Tuesday, April 19, 2016

Bringing back Gardy

Ron Gardenhire
is back in the
organization.
Ron Gardenhire spent last season getting paid not to manage and hoping to land a dugout job for this year. The latter didn't happen, and the former ended. On Monday the Twins announced that Gardy will be a special assistant to the general manager, a role that will involve touring the minor league affiliates for instruction and evaluation, plus some major league scouting.

This is basically the role Tom Kelly has played for years, but Gardenhire's dugout predecessor apparently has decided to cut back on the travel, which is understandable.

I've no problem with the instruction role of Gardenhire's new job. The scouting and evaluation portion, I'm not so sure about. My sense of his lengthy managerial tenure is that evaluation was one of his weaker points.

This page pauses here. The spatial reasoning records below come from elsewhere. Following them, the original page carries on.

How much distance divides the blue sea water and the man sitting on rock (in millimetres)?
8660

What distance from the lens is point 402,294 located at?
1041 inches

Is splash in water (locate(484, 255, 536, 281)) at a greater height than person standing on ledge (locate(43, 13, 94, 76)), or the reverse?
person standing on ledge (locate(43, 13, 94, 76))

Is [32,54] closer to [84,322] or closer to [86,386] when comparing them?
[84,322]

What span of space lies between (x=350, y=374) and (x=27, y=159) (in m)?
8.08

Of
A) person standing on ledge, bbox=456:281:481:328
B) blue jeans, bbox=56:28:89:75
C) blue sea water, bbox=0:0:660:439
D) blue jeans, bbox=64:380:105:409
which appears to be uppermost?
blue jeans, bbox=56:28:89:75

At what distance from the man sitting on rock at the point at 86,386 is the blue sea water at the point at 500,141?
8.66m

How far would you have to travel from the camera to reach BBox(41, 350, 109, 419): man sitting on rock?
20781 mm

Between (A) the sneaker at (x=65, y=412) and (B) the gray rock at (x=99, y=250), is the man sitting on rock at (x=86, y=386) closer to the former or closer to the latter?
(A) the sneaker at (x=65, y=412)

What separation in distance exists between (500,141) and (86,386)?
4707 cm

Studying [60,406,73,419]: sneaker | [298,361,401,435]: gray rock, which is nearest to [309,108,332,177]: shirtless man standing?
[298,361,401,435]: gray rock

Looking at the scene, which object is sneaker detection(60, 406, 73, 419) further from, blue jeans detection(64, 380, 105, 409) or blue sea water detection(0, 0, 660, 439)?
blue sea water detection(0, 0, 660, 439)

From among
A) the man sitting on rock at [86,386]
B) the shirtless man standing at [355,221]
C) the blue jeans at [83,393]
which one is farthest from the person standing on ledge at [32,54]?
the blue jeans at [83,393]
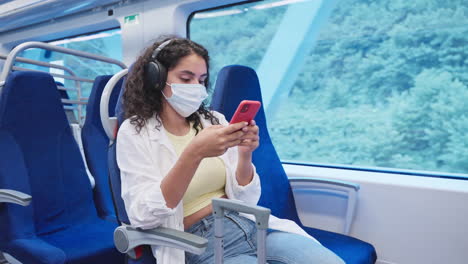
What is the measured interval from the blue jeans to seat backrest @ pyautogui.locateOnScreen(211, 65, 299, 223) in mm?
471

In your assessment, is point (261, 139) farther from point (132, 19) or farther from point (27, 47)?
point (132, 19)

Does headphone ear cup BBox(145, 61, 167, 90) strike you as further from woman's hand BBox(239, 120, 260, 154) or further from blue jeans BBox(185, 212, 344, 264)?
blue jeans BBox(185, 212, 344, 264)

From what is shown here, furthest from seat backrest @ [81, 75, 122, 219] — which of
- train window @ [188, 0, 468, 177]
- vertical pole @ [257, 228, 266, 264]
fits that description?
vertical pole @ [257, 228, 266, 264]

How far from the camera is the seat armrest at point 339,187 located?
1.76 m

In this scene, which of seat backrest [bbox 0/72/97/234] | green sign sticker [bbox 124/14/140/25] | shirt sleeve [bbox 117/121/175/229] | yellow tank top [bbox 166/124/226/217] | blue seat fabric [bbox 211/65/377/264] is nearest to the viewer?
shirt sleeve [bbox 117/121/175/229]

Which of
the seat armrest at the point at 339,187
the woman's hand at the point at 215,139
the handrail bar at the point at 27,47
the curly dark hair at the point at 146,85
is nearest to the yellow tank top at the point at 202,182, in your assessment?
the curly dark hair at the point at 146,85

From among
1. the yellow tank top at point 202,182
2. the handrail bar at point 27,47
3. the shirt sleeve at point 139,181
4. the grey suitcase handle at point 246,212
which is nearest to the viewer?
the grey suitcase handle at point 246,212

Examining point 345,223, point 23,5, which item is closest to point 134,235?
point 345,223

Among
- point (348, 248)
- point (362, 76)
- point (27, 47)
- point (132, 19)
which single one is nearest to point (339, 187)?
point (348, 248)

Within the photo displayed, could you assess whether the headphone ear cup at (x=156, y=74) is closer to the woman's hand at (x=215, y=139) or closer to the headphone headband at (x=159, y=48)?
the headphone headband at (x=159, y=48)

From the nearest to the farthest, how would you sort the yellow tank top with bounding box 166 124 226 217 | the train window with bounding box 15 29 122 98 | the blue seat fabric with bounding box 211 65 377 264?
the yellow tank top with bounding box 166 124 226 217 → the blue seat fabric with bounding box 211 65 377 264 → the train window with bounding box 15 29 122 98

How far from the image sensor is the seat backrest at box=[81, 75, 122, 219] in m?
2.23

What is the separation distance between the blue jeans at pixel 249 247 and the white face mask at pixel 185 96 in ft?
1.28

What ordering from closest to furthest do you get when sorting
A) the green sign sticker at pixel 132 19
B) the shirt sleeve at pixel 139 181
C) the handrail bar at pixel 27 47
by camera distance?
the shirt sleeve at pixel 139 181 < the handrail bar at pixel 27 47 < the green sign sticker at pixel 132 19
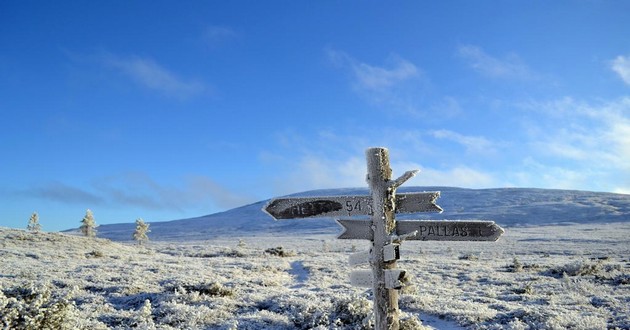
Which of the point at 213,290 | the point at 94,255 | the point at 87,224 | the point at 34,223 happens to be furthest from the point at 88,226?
the point at 213,290

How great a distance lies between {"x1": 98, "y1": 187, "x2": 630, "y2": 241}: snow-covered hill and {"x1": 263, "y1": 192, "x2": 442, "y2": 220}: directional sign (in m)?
86.2

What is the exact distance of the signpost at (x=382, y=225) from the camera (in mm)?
6707

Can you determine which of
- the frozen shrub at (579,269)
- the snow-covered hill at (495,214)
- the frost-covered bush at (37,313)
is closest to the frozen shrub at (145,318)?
the frost-covered bush at (37,313)

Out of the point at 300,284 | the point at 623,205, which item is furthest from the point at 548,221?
the point at 300,284

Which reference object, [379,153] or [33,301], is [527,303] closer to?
[379,153]

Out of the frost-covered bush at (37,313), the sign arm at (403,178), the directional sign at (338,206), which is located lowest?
the frost-covered bush at (37,313)

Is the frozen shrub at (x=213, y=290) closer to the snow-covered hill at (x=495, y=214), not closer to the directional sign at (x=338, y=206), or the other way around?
the directional sign at (x=338, y=206)

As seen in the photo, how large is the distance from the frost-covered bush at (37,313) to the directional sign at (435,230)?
20.9 feet

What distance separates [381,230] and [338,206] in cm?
84

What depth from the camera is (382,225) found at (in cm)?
675

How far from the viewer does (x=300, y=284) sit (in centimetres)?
2127

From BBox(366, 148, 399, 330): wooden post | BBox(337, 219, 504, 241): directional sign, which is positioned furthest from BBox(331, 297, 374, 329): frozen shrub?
BBox(337, 219, 504, 241): directional sign

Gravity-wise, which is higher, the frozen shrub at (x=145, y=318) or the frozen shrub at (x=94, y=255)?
the frozen shrub at (x=145, y=318)

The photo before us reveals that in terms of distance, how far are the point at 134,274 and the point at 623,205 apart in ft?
529
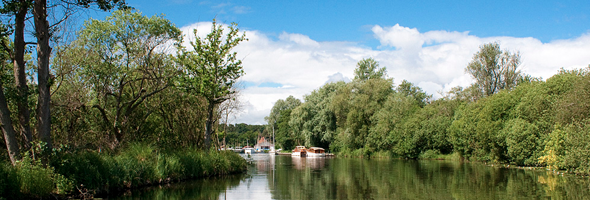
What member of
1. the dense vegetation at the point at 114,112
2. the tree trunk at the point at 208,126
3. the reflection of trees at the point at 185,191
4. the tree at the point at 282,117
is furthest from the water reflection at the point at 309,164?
the tree at the point at 282,117

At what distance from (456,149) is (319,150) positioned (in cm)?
2442

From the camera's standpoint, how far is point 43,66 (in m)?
15.4

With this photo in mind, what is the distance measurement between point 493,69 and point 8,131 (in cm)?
5618

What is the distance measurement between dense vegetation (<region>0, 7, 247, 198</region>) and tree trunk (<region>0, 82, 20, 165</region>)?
29mm

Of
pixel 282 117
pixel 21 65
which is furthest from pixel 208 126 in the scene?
pixel 282 117

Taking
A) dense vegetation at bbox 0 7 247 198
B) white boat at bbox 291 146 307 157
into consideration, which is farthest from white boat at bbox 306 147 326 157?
dense vegetation at bbox 0 7 247 198

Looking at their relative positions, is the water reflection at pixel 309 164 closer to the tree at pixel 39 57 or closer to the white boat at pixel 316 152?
the white boat at pixel 316 152

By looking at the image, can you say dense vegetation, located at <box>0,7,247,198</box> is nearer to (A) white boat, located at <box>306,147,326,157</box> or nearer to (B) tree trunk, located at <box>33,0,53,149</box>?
(B) tree trunk, located at <box>33,0,53,149</box>

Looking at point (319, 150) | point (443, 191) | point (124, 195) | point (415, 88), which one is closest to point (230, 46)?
point (124, 195)

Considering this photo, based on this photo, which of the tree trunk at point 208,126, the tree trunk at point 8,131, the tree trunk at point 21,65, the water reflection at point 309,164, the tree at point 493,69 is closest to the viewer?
the tree trunk at point 8,131

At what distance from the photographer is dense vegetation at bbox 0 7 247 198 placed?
14953mm

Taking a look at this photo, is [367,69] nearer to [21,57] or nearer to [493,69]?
[493,69]

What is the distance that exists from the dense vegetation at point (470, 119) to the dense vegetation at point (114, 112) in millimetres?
21153

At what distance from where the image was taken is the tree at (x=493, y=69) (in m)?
57.3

To be sure, the evaluation process is collaborative, and an outsider such as me cannot be sure how much of a decision came from the manager and how much came from others in the organization. But a few (admittedly cherry picked) lowlights from Gardenhire's reign seem traceable to him:

2005-06: With shortstop Cristian Guzman departed, Gardenhire persisted in playing veteran Juan Castro and found (or invented) reasons to sit Jason Bartlett. This only ended when Terry Ryan released third baseman Tony Batista and sold  Castro, giving Gardy really no other option.

Early 2009: I remember a piece in one of the metros in which Gardenhire bragged that pitching coach Rick Anderson wanted Glen Perkins to be a relief pitcher, but Gardy knew that Perkins was a starter. Turned out Anderson had the better handle on Perkins.

Late 2009: Gardenhire buried Carlos Gomez, deciding that Delmon Young was the better player. Even in September, with Justin Morneau sidelined by his fractured vertebra, Gardy filled the lineup hole with a platoon of Brendan Harris and Jose Morales at DH (which moved Jason Kubel to right and Michael Cuddyer to first). Today, of course, Gomez is a two-time All-Star and lineup fixture, while Young is out of the game.

2014: The Twins opened the season with Kubel and Bartlett on the 25-man roster, even though both appeared practically useless in spring training.

There are other questionable evaluations that I don't think can be blamed on Gardenhire as directly as these.

All told, this is not a track record that makes me believe I want Gardy having a major voice in deciding, for example, which of Oswaldo Arcia, Max Kepler and Eddie Rosario should be the long-term left fielder.